• **SUPPLIED ENTRIES**:
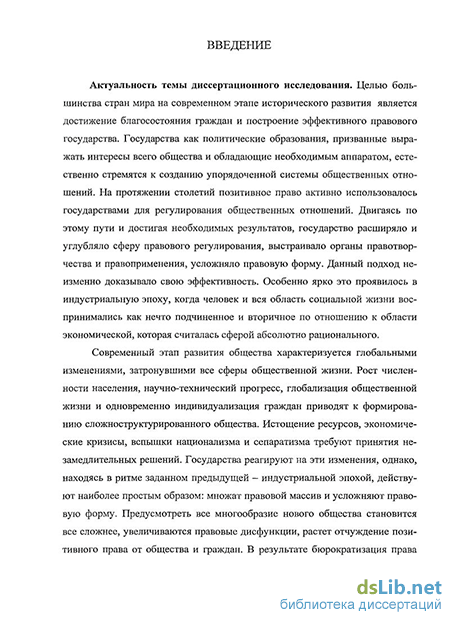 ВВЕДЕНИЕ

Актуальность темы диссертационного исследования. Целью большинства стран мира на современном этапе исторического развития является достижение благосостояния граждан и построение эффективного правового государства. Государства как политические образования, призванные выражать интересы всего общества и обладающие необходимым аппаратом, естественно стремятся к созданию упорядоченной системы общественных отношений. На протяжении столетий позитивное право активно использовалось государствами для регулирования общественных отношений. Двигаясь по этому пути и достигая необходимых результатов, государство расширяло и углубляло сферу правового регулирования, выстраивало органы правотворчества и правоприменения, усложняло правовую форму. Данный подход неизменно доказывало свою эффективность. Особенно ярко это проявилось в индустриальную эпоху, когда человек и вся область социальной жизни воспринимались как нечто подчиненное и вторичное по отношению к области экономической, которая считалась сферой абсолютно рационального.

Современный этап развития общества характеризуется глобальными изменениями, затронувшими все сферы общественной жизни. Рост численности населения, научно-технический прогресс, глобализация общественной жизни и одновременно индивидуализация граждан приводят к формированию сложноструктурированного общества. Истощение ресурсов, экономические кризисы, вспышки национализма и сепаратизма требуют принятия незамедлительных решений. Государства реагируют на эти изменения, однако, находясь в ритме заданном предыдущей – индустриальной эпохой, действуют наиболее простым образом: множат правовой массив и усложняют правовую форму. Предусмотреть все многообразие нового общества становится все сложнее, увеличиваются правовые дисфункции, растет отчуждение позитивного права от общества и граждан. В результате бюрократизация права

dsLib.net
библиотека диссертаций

• **TASK GOAL**:
What is needed is an exact copy of all the records, minus any pictures.

• **ANSWER SPACE**:
 ВВЕДЕНИЕ

Актуальность темы диссертационного исследования. Целью большинства стран мира на современном этапе исторического развития является достижение благосостояния граждан и построение эффективного правового государства. Государства как политические образования, призванные выражать интересы всего общества и обладающие необходимым аппаратом, естественно стремятся к созданию упорядоченной системы общественных отношений. На протяжении столетий позитивное право активно использовалось государствами для регулирования общественных отношений. Двигаясь по этому пути и достигая необходимых результатов, государство расширяло и углубляло сферу правового регулирования, выстраивало органы правотворчества и правоприменения, усложняло правовую форму. Данный подход неизменно доказывало свою эффективность. Особенно ярко это проявилось в индустриальную эпоху, когда человек и вся область социальной жизни воспринимались как нечто подчиненное и вторичное по отношению к области экономической, которая считалась сферой абсолютно рационального.

Современный этап развития общества характеризуется глобальными изменениями, затронувшими все сферы общественной жизни. Рост численности населения, научно-технический прогресс, глобализация общественной жизни и одновременно индивидуализация граждан приводят к формированию сложноструктурированного общества. Истощение ресурсов, экономические кризисы, вспышки национализма и сепаратизма требуют принятия незамедлительных решений. Государства реагируют на эти изменения, однако, находясь в ритме заданном предыдущей – индустриальной эпохой, действуют наиболее простым образом: множат правовой массив и усложняют правовую форму. Предусмотреть все многообразие нового общества становится все сложнее, увеличиваются правовые дисфункции, растет отчуждение позитивного права от общества и граждан. В результате бюрократизация права

dsLib.net
библиотека диссертаций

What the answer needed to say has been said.